▸ **TAREA A**
Reproduce el texto completo tal cual, sin cambiar nada.

1 de diciembre de 2014

Lectura de lectura de lectura

Leo un texto de Juan Goytisolo (el reciente premio Cervantes, para conocerlo mejor) donde compara su relectura de Los monederos falsos de André Gide y Rayuela de Julio Cortázar cuarenta años después de haberlo hecho por primera vez. Dos novelas experimentales (con el autor y el lector). Antinovelas, se llamaron entonces, por considerar la novela como "suma de textos diseminados, pero destinados a cristalizar en una realidad nueva y total". Entonces Goytisolo hace la operación de releer esas novelas y de este modo siente que "leer es reconstruir lo fragmentado y disperso por voluntad del autor".

Hablando de novelas, toda lectura es necesariamente fragmentada. O casi toda. Salvo excepciones contadísimas, no leemos de un tirón las novelas. Sólo recuerdo haberlo hecho con Crónica de una muerte anunciada.Y hasta ahí puedo contar.

Casualmente - pero toda casualidad tiene un motivo desconocido - estoy releyendo la obra de Cortázar. Rayuela. La alterno con Anna Karénina de Lev Tólstoi, que es el modelo idóneo de novela decimonónica. Y no me parecen una oposición. Tólstoi lleva a Cortázar porque lo leyó sin duda, como lo demuestra que entre los Cuentos inolvidables se incluya "La muerte de Ivan Ilich". Y Cortázar lleva a Tólstoi porque nos remite a sus fuentes. Éste es el punto donde casualmente (pero...) llevo mi lectura de ambas novelas:

"Al lado del Cerro — aunque ese Cerro no tenía lado, se llegaba de golpe y nunca se sabía bien si ya se estaba o no, entonces más bien cerca del Cerro—, en un barrio de casas bajas y chicos discutidores, las preguntas no habían servido de nada, todo se iba estrellando en sonrisas amables, en mujeres que hubieran querido ayudar pero no estaban al tanto, la gente se muda, señor, aquí todo ha cambiando mucho, a lo mejor si va a la policía quién le dice. Y no podía quedarse demasiado porque el barco salía al rato nomás, y aunque no hubiera salido en el fondo todo estaba perdido de antemano, las averiguaciones las hacía por las dudas, como una jugada de quiniela o una obediencia astrológica. Otro bondi de vuelta al puerto, y a tirarse en la cucheta hasta la hora de comer.

▸ **TAREA B**
Transcribe del listado de abajo todo lo que va desde la línea que contiene "Which object from" hasta el final del listado, ambos extremos incluidos.

▸ **LISTADO PROPORCIONADO**

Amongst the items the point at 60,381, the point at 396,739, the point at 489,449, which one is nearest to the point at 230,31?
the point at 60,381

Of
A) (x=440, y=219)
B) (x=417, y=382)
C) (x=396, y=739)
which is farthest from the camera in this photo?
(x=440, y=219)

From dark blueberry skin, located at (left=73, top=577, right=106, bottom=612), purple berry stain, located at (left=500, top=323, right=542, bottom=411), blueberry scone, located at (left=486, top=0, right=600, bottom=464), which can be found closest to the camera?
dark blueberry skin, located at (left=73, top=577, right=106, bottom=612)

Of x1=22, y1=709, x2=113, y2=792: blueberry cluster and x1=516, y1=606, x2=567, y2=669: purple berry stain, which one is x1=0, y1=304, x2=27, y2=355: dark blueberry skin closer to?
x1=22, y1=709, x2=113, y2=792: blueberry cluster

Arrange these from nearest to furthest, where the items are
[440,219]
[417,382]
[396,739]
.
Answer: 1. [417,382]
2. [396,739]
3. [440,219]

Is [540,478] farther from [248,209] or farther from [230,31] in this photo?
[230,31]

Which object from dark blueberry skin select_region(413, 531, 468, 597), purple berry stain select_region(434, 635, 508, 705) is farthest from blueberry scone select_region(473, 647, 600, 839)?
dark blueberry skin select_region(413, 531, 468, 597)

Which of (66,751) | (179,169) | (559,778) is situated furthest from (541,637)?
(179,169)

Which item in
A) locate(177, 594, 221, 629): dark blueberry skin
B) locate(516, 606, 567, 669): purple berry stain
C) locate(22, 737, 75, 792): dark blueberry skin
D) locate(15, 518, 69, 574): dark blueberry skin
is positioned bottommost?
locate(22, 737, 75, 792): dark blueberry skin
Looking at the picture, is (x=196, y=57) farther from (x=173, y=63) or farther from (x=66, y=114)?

▸ **RESPUESTA A**
1 de diciembre de 2014

Lectura de lectura de lectura

Leo un texto de Juan Goytisolo (el reciente premio Cervantes, para conocerlo mejor) donde compara su relectura de Los monederos falsos de André Gide y Rayuela de Julio Cortázar cuarenta años después de haberlo hecho por primera vez. Dos novelas experimentales (con el autor y el lector). Antinovelas, se llamaron entonces, por considerar la novela como "suma de textos diseminados, pero destinados a cristalizar en una realidad nueva y total". Entonces Goytisolo hace la operación de releer esas novelas y de este modo siente que "leer es reconstruir lo fragmentado y disperso por voluntad del autor".

Hablando de novelas, toda lectura es necesariamente fragmentada. O casi toda. Salvo excepciones contadísimas, no leemos de un tirón las novelas. Sólo recuerdo haberlo hecho con Crónica de una muerte anunciada.Y hasta ahí puedo contar.

Casualmente - pero toda casualidad tiene un motivo desconocido - estoy releyendo la obra de Cortázar. Rayuela. La alterno con Anna Karénina de Lev Tólstoi, que es el modelo idóneo de novela decimonónica. Y no me parecen una oposición. Tólstoi lleva a Cortázar porque lo leyó sin duda, como lo demuestra que entre los Cuentos inolvidables se incluya "La muerte de Ivan Ilich". Y Cortázar lleva a Tólstoi porque nos remite a sus fuentes. Éste es el punto donde casualmente (pero...) llevo mi lectura de ambas novelas:

"Al lado del Cerro — aunque ese Cerro no tenía lado, se llegaba de golpe y nunca se sabía bien si ya se estaba o no, entonces más bien cerca del Cerro—, en un barrio de casas bajas y chicos discutidores, las preguntas no habían servido de nada, todo se iba estrellando en sonrisas amables, en mujeres que hubieran querido ayudar pero no estaban al tanto, la gente se muda, señor, aquí todo ha cambiando mucho, a lo mejor si va a la policía quién le dice. Y no podía quedarse demasiado porque el barco salía al rato nomás, y aunque no hubiera salido en el fondo todo estaba perdido de antemano, las averiguaciones las hacía por las dudas, como una jugada de quiniela o una obediencia astrológica. Otro bondi de vuelta al puerto, y a tirarse en la cucheta hasta la hora de comer.

▸ **RESPUESTA B**
Which object from dark blueberry skin select_region(413, 531, 468, 597), purple berry stain select_region(434, 635, 508, 705) is farthest from blueberry scone select_region(473, 647, 600, 839)?
dark blueberry skin select_region(413, 531, 468, 597)

Which of (66,751) | (179,169) | (559,778) is situated furthest from (541,637)?
(179,169)

Which item in
A) locate(177, 594, 221, 629): dark blueberry skin
B) locate(516, 606, 567, 669): purple berry stain
C) locate(22, 737, 75, 792): dark blueberry skin
D) locate(15, 518, 69, 574): dark blueberry skin
is positioned bottommost?
locate(22, 737, 75, 792): dark blueberry skin
Looking at the picture, is (x=196, y=57) farther from (x=173, y=63) or farther from (x=66, y=114)?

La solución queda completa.